The iron gates of Morvane were now gates by courtesy alone. Between them was access to no carriageway; untidy gaps where once had been stone lodges, divided them from the park-wall on either hand. Powerless alike to admit or to exclude, they stood in the loveliness of their futility, closing with all the pride of a vain gesture a grassy corridor between two rows of beeches, a corridor that was, as ever it had been, the avenue.
Along the deserted avenue the grass grew rank, and the sullen winds crept between the beech trunks and silvered its dull green surface with their breath. To either side of the iron gates the old walls dropped their stones among nettles and hemlock, now sinking almost to the level of the ground, now roughly limbered up at the erratic impulse of an owner, penniless or preoccupied.

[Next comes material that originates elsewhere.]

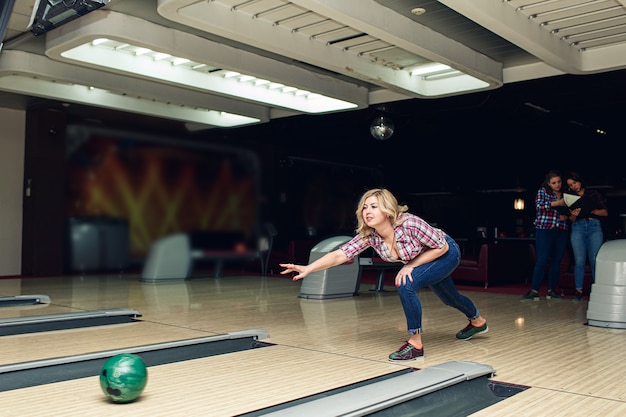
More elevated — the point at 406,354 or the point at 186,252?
the point at 186,252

The avenue sloped foolishly across the park. Its very starting point had become, through lapse of time and the mutability of man’s handiwork, a vague absurdity. Morvane, of the sheer walls and the huge, exotic tower, stood distant by quarter of a mile from where the five rides met. In the old days a low mullioned wing had stretched from the surviving mansion toward the west, and the carriage road, leaving the avenue, had plunged through an archway and carried the visitor under the windows of those ancient rooms to the main door of the house. With the destruction in the ’twenties of this fragment of the Middle Age, the old approach had received its death blow. Already the road, upon which the carriage-drive debouched, had begun to fail before the rivalry of its supplanter. Each winter its fabric was crumbling a little more, each winter the grass encroached a little farther upon its surface. When, therefore, a night of fire in ’23 left wall-stumps and charred beams to mark the last site of the original Tudor house, the Plethern of the day determined to throw a new drive across the park to eastward, and give his home an approach at once more practical and more magnificent. His design was thwarted by fate. He had time to destroy the lodges that flanked the great grille; he had time to construct of their stones part of the sunk fence necessary to embank his projected road. But at this point unlucky speculation drove him abroad, and it was left to his son to complete the task and finally to close the ceremonial career of the Morvane beeches.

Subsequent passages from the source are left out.